Historicamente, ao homem era dado o lugar de senhor absoluto e, nessa posição, nem o próprio homem entrava em contato com suas emoções e necessidades. Quando do advento dos remédios que fazem milagres, há aproximadamente dez anos, imaginou-se que as disfunções sexuais masculinas eram coisa do passado.


Espantosamente, isso não aconteceu, pois apesar de ter uma ereção vigorosa ao usar a medicação, o homem percebeu outras dificuldades. Então, vamos desmistificar esse assunto, que é amplo e que não se esgota num único artigo.

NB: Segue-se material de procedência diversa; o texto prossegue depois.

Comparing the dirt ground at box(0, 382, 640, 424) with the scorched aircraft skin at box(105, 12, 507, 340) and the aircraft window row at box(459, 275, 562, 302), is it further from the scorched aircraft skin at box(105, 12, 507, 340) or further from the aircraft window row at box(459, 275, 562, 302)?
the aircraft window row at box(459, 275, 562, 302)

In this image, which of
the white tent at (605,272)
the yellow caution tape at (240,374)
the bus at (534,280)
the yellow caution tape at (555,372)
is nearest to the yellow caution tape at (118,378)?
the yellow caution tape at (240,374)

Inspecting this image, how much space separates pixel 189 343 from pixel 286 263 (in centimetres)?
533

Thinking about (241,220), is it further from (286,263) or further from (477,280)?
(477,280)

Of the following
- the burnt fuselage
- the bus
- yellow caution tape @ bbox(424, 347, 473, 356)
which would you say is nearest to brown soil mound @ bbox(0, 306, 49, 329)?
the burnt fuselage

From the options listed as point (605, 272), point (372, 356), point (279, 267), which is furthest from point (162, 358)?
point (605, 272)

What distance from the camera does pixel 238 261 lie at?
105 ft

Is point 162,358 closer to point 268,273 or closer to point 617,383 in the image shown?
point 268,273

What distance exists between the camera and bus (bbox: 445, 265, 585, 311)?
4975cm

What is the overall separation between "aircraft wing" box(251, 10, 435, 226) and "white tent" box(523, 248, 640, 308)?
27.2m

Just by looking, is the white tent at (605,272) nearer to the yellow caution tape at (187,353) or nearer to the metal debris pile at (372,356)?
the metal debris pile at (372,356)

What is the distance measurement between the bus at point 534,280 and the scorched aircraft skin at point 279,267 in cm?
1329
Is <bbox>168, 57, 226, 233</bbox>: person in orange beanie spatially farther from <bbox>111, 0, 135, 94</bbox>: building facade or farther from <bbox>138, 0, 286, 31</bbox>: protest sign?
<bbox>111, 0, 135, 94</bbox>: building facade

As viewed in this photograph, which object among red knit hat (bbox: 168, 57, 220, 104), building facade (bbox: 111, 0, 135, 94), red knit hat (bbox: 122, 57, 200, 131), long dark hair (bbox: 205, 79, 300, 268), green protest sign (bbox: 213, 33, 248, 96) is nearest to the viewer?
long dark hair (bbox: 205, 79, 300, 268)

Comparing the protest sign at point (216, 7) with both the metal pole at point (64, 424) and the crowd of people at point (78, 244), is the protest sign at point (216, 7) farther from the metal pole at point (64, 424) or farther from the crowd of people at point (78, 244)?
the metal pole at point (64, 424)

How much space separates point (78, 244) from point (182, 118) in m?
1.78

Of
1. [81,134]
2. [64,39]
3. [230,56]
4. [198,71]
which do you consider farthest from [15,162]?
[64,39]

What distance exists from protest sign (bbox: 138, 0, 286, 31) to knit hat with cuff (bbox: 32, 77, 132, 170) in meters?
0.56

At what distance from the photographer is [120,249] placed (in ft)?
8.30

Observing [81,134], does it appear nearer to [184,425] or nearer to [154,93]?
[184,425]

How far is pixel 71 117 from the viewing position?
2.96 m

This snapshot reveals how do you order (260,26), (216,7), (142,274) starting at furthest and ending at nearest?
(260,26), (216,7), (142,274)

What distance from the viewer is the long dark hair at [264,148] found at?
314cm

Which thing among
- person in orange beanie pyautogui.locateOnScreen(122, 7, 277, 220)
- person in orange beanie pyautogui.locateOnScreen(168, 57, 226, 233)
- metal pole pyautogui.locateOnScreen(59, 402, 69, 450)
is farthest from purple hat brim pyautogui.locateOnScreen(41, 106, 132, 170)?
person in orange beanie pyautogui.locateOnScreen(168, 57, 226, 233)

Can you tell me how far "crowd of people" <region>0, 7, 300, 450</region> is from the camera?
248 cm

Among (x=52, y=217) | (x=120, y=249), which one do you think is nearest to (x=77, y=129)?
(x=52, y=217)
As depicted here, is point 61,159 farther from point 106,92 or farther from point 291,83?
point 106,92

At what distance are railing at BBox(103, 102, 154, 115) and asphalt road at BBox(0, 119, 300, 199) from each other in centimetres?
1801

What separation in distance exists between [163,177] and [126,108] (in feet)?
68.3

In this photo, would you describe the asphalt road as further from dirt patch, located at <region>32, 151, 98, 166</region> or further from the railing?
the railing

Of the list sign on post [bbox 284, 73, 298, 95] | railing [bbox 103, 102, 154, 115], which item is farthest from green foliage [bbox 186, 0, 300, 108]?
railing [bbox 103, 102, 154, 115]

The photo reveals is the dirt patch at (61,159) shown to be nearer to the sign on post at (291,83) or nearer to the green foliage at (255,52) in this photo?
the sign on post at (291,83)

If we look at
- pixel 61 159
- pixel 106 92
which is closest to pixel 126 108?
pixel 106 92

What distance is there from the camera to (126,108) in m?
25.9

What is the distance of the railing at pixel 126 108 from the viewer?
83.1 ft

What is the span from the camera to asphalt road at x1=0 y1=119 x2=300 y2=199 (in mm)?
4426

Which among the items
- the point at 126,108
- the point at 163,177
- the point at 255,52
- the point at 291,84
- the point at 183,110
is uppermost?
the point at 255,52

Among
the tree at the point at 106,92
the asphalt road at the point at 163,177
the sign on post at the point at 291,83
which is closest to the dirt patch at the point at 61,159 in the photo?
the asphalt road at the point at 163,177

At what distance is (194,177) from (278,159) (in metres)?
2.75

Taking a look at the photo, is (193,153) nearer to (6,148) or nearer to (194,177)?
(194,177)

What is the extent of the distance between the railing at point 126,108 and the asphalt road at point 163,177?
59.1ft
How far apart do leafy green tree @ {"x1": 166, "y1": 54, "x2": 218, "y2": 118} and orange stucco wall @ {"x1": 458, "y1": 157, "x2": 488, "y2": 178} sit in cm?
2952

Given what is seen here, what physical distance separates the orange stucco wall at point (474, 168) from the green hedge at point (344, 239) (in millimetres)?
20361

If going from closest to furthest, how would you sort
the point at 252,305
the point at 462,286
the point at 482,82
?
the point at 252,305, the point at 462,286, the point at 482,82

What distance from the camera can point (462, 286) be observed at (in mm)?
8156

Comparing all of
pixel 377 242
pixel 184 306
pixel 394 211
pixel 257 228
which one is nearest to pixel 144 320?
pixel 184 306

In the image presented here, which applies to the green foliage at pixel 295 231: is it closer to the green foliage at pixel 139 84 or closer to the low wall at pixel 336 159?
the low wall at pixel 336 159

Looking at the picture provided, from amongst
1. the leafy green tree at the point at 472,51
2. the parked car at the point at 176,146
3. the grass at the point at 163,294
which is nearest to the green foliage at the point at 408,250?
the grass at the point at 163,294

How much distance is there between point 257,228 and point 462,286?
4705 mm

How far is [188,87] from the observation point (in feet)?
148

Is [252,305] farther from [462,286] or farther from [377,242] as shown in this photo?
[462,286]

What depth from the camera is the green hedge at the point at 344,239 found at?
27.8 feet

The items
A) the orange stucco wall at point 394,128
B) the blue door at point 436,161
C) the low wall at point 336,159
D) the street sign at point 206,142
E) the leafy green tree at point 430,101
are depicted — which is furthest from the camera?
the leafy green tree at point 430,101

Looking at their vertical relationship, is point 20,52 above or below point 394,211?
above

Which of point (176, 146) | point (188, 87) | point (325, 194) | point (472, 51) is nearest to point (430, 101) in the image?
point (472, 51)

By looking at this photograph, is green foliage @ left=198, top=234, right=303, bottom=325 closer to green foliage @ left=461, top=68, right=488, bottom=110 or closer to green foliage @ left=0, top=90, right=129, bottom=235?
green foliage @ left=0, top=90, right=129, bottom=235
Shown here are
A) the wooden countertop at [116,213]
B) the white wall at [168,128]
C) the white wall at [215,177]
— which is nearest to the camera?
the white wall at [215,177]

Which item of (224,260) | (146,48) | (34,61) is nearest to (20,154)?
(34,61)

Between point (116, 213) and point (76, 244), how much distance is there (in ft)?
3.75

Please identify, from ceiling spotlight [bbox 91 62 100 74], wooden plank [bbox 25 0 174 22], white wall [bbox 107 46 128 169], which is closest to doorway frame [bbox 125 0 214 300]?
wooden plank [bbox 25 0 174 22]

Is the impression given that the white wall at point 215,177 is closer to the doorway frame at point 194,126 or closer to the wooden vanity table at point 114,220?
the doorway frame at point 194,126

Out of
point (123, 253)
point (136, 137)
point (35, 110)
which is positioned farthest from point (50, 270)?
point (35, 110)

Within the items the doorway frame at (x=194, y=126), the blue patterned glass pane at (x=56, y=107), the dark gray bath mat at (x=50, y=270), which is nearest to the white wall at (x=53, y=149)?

Fala-se muito sobre ejaculação rápida, a disfunção mais comum aos homens nesse momento em que a ansiedade é comum a todos. Depois vem a disfunção erétil, antiga impotência; como já comentei as medicações para esse fim popularizaram o conhecimento. Entretanto, existem outras disfunções menos comuns, porém com um papel de grave insatisfação e desconhecimento na sexualidade masculina.


Esse assunto sempre é muito bom, pois ao contrário das mulheres que só falam disso para mostrar sua insatisfação; quando os homens falam disso é sempre para alardear seus feitos e conquistas. Se ele tem dúvida, geralmente se fecha, afasta-se das pessoas e dos relacionamentos criando uma barreira que o isola e agrava o problema.


A busca de um urologista para descartar qualquer doença física é inevitável, apesar de que a grande maioria de disfunções sexuais do homem tem sua origem na psiché. A falta de ejaculação, ereção ou outro episódio esporádico não é problema e pode acontecer a qualquer um e, pela pressão do momento, interrompe a relação sexual, ficando com a ideia de que o fim chegou.


Aliás, não existe o fim, o que existe são mudanças que acompanham o nosso desenvolvimento e amadurecimento. Isso ocorre poucas vezes por questões orgânicas e muitas vezes por questões psicológicas e do casal; nesse caso a melhor saída é a terapia sexual.


Por fim gosto de falar e repetir que toda inadequação ou disfunção sexual tem remédio e, de um jeito ou de outro, quando se enfrenta o problema ele é resolvido. Essa crença é muito importante, pois sei que as dificuldades sexuais são fonte de muito sofrimento e principalmente para os homens, pela solidão em que os coloca.